§ Required work:
For this exercise, retype all the data exactly and exclude every image.

§ Stored data:
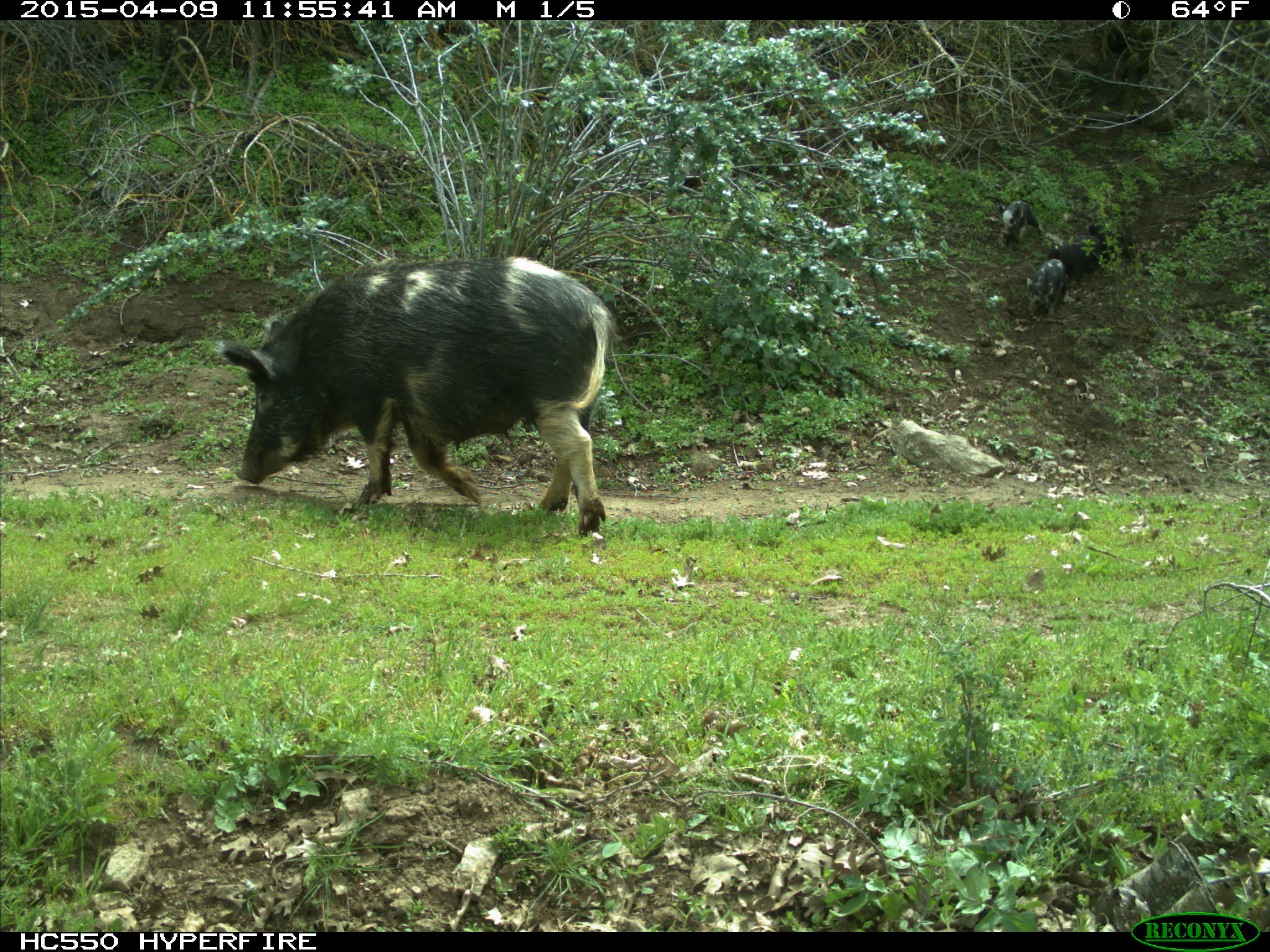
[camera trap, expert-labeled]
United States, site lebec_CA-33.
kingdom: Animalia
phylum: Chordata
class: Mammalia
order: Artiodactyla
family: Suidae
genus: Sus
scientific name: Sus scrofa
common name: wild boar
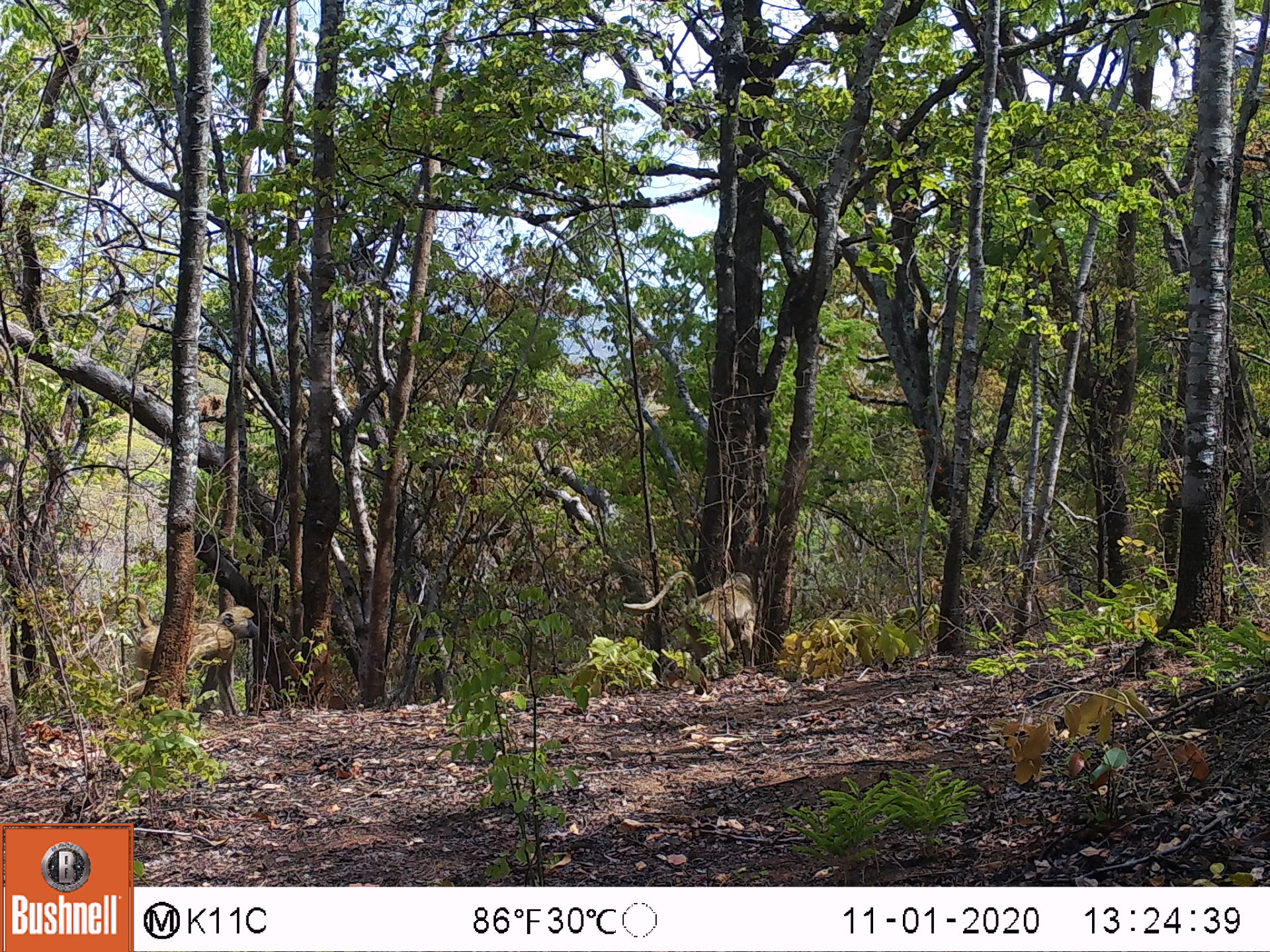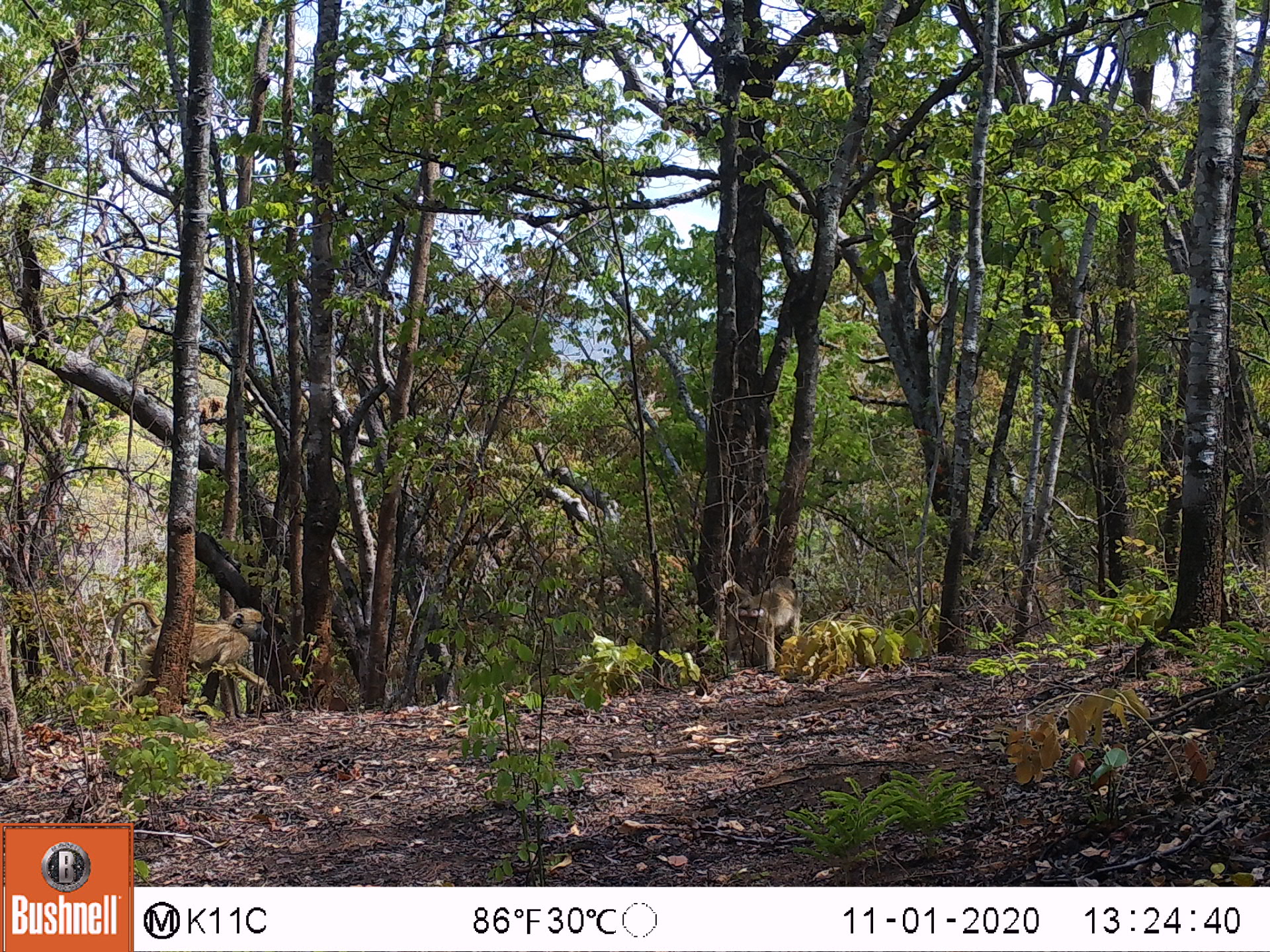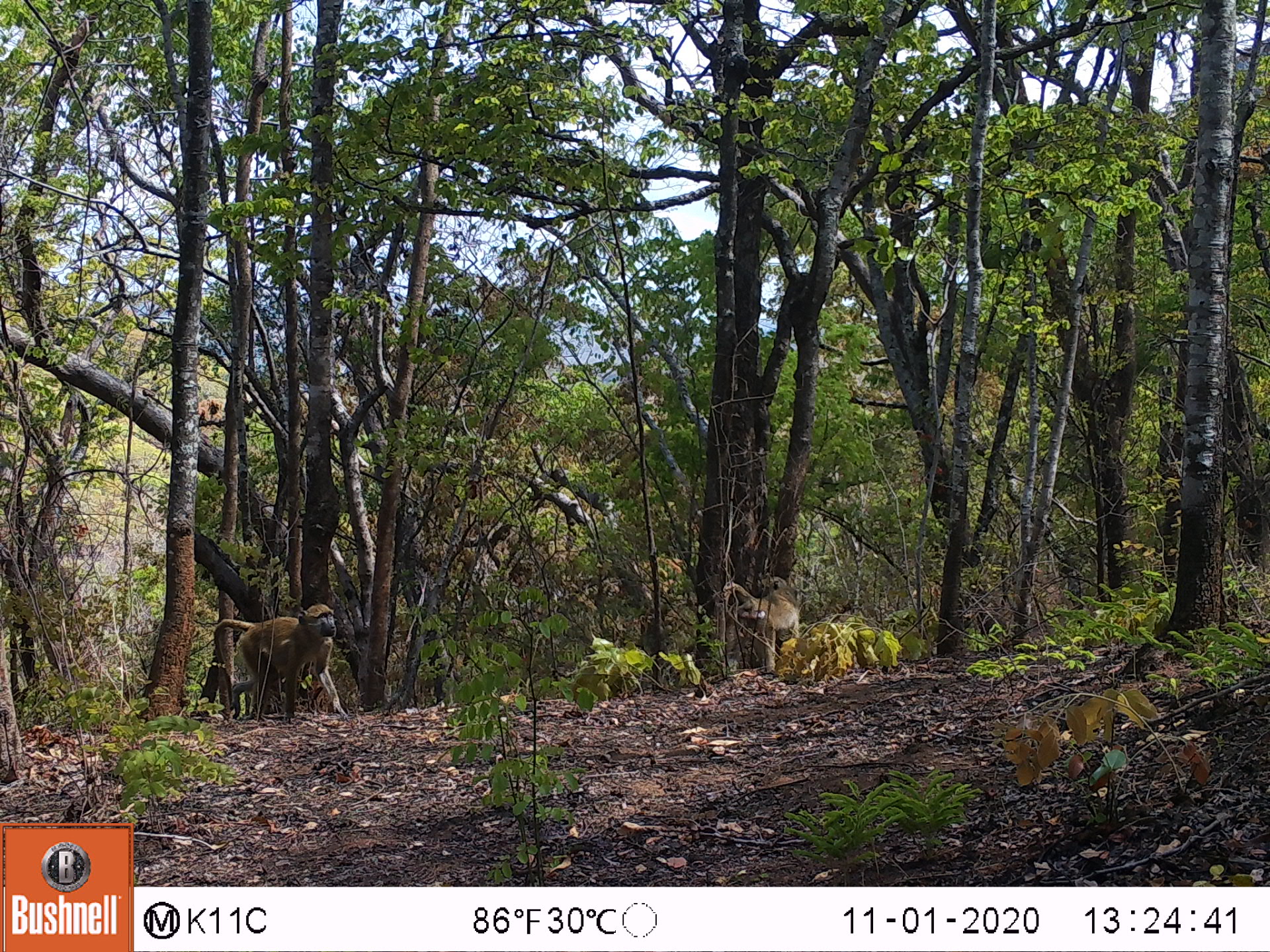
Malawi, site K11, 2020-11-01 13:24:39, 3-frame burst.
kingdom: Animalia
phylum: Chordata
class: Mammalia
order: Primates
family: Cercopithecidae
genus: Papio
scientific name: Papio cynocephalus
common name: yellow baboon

§ Result of this exercise:
[camera trap, expert-labeled]
United States, site lebec_CA-33.
kingdom: Animalia
phylum: Chordata
class: Mammalia
order: Artiodactyla
family: Suidae
genus: Sus
scientific name: Sus scrofa
common name: wild boar
Malawi, site K11, 2020-11-01 13:24:39, 3-frame burst.
kingdom: Animalia
phylum: Chordata
class: Mammalia
order: Primates
family: Cercopithecidae
genus: Papio
scientific name: Papio cynocephalus
common name: yellow baboon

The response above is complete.